INSTRUCTION: Using the commentary on Shearer's speech below, list each point that the writer says the speech makes at its core.

===== TEXT TO READ

And the thing is, at its very, very stripped-down core, it’s not actually a bad speech! There are some points in there about the super-rich prospering at the expense of workers, the myth of “productivity” gains, plain simple facts about how hardworking New Zealanders are, creating real opportunities for young people … and it’s completely drowned out with smarm and cliche and significant. Pauses.
The closest we get to impassioned, punchy oratory is this (and it’s not very close at all):
We need to imagine an economy where we say: Dammit, we can have a country where everyone has enough to live on.
But after trudging through the schlock that came before it, all my brain could leap to was this.
Okay, chaps, you’ve convinced me. I may try to be even-handed, but at the end of the day, I expect more from the leader of the Labour Party, and Shearer’s speech was not bold, it was not courageous, it didn’t shake my antipathy towards the party one iota.

==========
===== DATASET ENTRIES

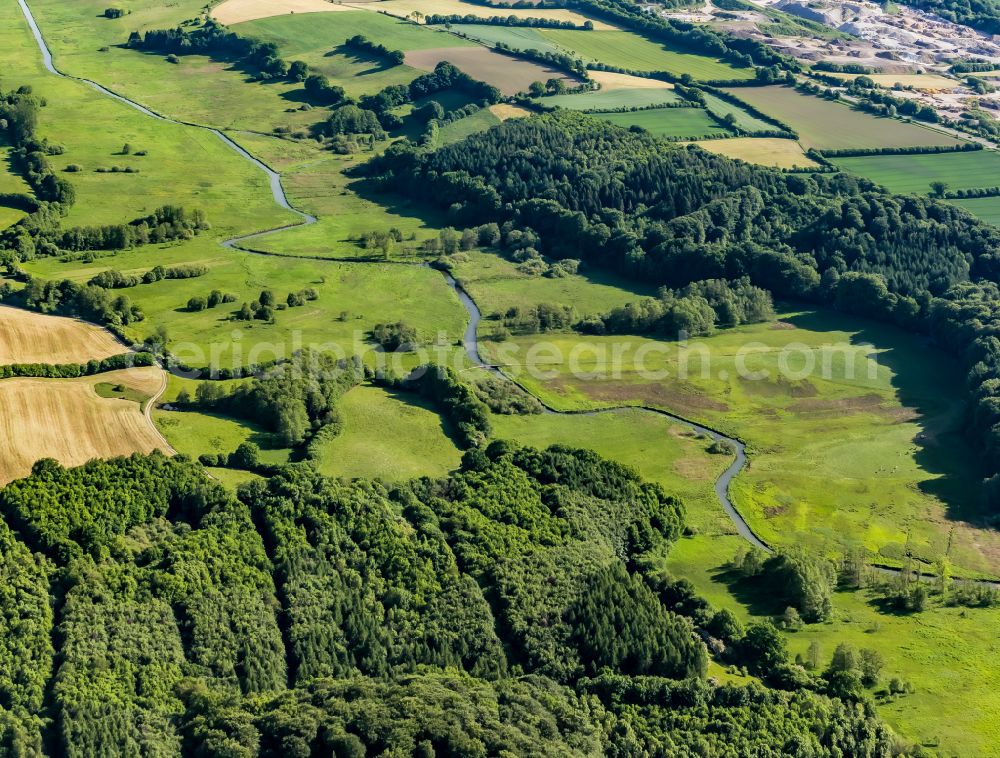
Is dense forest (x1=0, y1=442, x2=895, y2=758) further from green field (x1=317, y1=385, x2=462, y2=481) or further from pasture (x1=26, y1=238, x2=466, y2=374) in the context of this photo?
pasture (x1=26, y1=238, x2=466, y2=374)

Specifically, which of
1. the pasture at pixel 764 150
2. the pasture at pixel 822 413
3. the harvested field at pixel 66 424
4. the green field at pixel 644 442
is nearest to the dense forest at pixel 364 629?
the harvested field at pixel 66 424

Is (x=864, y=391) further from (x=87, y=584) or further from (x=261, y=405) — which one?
(x=87, y=584)

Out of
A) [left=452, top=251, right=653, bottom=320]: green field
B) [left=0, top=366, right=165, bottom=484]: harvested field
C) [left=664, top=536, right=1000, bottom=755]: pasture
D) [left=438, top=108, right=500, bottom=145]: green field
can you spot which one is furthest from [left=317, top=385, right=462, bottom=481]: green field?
[left=438, top=108, right=500, bottom=145]: green field

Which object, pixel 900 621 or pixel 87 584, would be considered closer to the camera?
pixel 87 584

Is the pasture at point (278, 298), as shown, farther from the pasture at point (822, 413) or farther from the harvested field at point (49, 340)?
the pasture at point (822, 413)

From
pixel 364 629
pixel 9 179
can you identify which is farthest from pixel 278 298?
pixel 364 629

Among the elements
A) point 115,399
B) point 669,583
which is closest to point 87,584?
point 115,399

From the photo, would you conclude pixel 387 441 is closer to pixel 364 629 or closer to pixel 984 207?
pixel 364 629
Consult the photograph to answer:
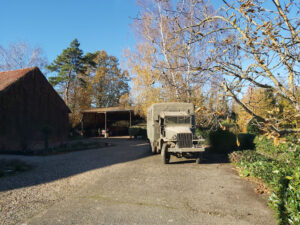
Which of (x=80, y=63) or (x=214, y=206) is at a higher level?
(x=80, y=63)

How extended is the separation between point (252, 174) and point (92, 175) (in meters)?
5.27

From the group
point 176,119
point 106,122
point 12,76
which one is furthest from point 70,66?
point 176,119

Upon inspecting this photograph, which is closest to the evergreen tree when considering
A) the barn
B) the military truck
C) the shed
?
the shed

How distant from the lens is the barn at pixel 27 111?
47.4 feet

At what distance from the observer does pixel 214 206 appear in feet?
15.9

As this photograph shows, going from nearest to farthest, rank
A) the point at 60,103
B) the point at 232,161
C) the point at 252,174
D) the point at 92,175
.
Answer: the point at 252,174
the point at 92,175
the point at 232,161
the point at 60,103

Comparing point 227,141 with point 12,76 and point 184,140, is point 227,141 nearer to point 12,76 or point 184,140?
point 184,140

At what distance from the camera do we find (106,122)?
32.0m

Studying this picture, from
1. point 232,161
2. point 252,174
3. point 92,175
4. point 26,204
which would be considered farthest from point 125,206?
point 232,161

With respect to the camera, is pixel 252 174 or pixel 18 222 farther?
pixel 252 174

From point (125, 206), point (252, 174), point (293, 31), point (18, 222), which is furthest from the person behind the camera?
point (252, 174)

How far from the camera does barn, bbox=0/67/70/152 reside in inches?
568

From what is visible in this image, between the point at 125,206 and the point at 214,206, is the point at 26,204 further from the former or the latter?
the point at 214,206

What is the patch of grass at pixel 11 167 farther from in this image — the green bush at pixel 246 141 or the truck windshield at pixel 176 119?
A: the green bush at pixel 246 141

==========

ANSWER TO THIS PROBLEM:
- The super-rich prospering at the expense of workers
- The myth of "productivity" gains
- Plain, simple facts about how hardworking New Zealanders are
- Creating real opportunities for young people